ENQUETE « Quelque 94 suspects ont été poursuivis dans 28 pays », a annoncé Fernando Ruiz, le directeur du centre contre la cybercriminalité d’Europol…

20 Minutes avec AFP

— 

Rob Wainwright, directeur de l'agence Europol, le 22 février 2016 aux Pays-Bas.
Rob Wainwright, directeur de l'agence Europol, le 22 février 2016 aux Pays-Bas. — JERRY LAMPEN / ANP / AFP

Un chiffre qui fait froid dans le dos. Après une enquête conjointe menée par une vingtaine de pays, Europol a réussi à identifier plus de 240 enfants victimes d’abus sexuels dans le monde depuis 2014, a révélé l’agence européenne de police criminelle, ce vendredi.
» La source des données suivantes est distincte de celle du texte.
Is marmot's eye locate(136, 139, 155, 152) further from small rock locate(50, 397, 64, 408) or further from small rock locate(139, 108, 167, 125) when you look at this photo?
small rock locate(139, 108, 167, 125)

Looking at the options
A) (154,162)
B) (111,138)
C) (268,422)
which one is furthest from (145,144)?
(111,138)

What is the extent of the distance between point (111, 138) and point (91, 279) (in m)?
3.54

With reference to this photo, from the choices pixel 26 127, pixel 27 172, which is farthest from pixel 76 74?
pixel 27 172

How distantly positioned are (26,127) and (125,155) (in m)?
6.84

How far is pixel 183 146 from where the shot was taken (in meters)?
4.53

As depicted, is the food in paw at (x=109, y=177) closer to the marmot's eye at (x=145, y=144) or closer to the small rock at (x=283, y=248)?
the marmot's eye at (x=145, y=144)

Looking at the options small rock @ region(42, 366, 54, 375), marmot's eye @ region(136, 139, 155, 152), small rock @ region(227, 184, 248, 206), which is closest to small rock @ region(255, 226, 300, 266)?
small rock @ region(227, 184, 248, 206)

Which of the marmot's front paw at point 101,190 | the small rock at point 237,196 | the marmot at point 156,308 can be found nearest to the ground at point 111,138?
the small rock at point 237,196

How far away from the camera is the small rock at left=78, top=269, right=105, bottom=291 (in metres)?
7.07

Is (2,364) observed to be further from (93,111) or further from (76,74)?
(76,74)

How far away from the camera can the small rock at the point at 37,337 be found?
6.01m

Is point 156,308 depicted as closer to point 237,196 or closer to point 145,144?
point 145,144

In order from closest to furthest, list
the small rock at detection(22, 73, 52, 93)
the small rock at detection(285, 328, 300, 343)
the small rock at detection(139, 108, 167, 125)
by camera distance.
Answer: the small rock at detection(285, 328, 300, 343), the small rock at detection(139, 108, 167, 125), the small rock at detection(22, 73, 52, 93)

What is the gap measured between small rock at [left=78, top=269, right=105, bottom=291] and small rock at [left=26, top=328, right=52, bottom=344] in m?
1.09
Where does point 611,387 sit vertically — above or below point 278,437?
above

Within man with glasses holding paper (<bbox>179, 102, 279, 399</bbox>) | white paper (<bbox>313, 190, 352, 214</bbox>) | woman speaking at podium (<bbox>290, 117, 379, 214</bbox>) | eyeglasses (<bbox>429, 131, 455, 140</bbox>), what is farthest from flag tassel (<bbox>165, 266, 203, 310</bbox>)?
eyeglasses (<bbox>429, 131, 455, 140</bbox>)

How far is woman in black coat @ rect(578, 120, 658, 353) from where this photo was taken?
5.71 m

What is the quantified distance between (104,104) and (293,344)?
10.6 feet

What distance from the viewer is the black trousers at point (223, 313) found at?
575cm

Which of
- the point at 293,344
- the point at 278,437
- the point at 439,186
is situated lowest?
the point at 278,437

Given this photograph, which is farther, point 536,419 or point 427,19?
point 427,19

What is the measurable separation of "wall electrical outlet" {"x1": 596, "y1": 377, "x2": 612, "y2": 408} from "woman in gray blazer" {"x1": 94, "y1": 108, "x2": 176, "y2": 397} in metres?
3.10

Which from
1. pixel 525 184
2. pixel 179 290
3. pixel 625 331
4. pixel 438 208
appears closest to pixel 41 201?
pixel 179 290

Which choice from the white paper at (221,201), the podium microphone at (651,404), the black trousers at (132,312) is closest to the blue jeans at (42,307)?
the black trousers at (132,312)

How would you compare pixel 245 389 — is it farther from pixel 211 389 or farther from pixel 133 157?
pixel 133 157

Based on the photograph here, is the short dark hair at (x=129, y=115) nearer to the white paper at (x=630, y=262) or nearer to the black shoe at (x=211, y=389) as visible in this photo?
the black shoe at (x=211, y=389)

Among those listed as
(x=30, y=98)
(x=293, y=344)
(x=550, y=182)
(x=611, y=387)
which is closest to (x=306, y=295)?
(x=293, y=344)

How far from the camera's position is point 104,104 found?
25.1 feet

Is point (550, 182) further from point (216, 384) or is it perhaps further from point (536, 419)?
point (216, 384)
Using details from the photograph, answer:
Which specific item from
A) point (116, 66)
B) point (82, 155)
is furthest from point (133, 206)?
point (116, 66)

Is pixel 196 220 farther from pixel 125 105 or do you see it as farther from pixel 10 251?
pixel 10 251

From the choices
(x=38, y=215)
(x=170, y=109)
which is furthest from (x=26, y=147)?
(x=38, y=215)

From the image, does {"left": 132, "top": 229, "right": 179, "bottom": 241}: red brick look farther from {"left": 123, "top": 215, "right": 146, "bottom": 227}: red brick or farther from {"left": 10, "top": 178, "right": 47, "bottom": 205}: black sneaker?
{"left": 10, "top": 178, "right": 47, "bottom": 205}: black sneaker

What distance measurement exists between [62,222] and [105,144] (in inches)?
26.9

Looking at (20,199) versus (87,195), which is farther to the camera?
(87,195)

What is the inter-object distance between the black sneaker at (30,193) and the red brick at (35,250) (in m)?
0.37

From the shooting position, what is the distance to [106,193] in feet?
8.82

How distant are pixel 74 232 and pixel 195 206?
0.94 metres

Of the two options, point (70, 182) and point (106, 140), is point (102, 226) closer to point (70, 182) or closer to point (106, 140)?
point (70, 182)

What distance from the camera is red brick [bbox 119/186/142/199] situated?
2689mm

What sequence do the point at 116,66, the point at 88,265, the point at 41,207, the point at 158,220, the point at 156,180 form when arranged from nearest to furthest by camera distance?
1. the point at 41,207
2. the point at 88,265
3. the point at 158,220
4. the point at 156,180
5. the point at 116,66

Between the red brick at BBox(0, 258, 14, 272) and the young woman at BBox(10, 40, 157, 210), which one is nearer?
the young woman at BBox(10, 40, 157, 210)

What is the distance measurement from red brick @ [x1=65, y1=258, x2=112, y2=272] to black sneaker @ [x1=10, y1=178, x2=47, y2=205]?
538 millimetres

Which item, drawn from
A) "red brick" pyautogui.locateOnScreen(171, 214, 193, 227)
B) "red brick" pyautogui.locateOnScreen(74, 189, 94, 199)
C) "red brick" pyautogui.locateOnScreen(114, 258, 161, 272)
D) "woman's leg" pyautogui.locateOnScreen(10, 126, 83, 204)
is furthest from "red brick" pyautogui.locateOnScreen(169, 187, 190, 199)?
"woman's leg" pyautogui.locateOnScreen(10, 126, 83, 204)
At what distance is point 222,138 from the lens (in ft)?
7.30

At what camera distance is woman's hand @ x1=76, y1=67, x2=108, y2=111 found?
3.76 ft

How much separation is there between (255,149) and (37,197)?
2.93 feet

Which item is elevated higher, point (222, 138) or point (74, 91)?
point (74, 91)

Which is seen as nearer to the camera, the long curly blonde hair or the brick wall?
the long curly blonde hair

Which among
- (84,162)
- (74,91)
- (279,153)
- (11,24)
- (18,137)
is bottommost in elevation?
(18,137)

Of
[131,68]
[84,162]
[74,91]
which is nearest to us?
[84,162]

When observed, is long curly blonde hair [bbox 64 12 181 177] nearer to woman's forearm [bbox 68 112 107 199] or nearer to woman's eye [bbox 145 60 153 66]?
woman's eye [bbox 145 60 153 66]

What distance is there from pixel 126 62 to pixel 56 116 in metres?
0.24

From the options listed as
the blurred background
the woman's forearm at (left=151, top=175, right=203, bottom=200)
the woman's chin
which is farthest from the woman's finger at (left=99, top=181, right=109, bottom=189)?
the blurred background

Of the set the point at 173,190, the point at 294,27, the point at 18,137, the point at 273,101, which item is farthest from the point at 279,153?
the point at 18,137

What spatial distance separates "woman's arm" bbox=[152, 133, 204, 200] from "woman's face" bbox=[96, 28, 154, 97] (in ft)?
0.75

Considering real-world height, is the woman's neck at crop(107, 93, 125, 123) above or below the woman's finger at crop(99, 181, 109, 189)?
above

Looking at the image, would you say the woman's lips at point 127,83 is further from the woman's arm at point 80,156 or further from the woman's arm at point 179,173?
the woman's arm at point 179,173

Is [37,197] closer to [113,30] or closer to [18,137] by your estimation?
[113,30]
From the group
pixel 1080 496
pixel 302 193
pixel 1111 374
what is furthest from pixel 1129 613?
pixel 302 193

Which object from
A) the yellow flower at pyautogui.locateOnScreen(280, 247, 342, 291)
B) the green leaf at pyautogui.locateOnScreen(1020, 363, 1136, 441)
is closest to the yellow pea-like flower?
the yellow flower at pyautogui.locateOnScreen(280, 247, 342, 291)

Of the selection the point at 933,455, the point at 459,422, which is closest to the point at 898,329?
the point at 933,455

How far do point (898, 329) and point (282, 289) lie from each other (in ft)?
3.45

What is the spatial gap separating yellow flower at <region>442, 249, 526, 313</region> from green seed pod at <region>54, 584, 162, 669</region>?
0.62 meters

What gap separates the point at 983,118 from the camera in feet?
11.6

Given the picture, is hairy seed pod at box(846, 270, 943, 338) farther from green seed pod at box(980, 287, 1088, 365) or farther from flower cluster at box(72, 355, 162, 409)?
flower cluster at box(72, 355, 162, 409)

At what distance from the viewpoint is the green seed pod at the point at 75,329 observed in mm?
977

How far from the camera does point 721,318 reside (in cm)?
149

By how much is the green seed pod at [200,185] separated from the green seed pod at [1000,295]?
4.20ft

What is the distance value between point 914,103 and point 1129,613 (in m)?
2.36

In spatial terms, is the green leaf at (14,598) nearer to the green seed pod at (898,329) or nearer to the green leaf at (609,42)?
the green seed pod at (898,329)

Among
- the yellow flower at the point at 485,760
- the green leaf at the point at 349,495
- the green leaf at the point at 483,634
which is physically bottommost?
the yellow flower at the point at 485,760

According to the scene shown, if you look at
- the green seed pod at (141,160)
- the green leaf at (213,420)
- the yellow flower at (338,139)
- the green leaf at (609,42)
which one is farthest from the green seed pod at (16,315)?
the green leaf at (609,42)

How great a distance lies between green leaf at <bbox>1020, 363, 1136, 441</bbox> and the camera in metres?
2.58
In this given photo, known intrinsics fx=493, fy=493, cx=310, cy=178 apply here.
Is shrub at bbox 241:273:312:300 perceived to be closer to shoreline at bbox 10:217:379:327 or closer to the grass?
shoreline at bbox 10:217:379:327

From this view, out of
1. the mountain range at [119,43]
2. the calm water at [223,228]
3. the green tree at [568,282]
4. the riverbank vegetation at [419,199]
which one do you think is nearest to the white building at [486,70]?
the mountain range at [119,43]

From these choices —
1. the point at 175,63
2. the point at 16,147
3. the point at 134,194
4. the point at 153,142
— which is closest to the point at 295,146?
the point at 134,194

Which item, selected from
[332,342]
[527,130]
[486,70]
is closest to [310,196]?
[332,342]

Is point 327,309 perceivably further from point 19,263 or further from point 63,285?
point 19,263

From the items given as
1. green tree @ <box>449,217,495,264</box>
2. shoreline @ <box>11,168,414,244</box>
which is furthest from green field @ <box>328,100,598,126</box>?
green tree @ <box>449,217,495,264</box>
Une vaste opération qui a permis à l’agence européenne « d’identifier et de sauver 241 victimes dans le monde » au cours des quatre dernières années, a déclaré Fernando Ruiz, le directeur du centre contre la cybercriminalité d’Europol. « Quelque 94 suspects ont été poursuivis dans 28 pays », a-t-il ajouté.

Les images et vidéos envoyées aux pays concernés

Dans leurs bureaux du Centre Européen de lutte contre la Cybercriminalité (EC3), les enquêteurs ont analysé des millions d’images et vidéos afin de trouver des preuves d’abus sexuels​, envoyées par la suite aux pays où les suspects et victimes ont été identifiés. « Ces pays sont informés pour qu’ils puissent lancer leurs propres enquêtes », a expliqué Fernando Ruiz.

Un effort fourni également par le public. Selon Europol, de nombreuses personnes ont aidé les enquêteurs à retrouver la trace de suspects et de victimes d’abus sexuels par le biais du site internet « Stop Child Abuse », lancé par l’agence en 2017.

Le public, une source d’information pour les enquêteurs

Un site où sont dévoilées de nombreuses photos, montrant des objets du quotidien qui figurent à l’arrière-plan d’images pédopornographiques. Des indices partagés avec les internautes qui sont susceptibles de les reconnaître et de donner aux enquêteurs des indications spatio temporelles.

« Ce site existe depuis un an et nous avons reçu 22.000 e-mails en réponse. Nous ne nous attendions pas à une telle réaction » des internautes, a indiqué Wil van Gemert, le directeur-adjoint des opérations à Europol. « Sept enfants » victimes d’abus sexuels « ont été secourus » grâce à ce site, a-t-il détaillé.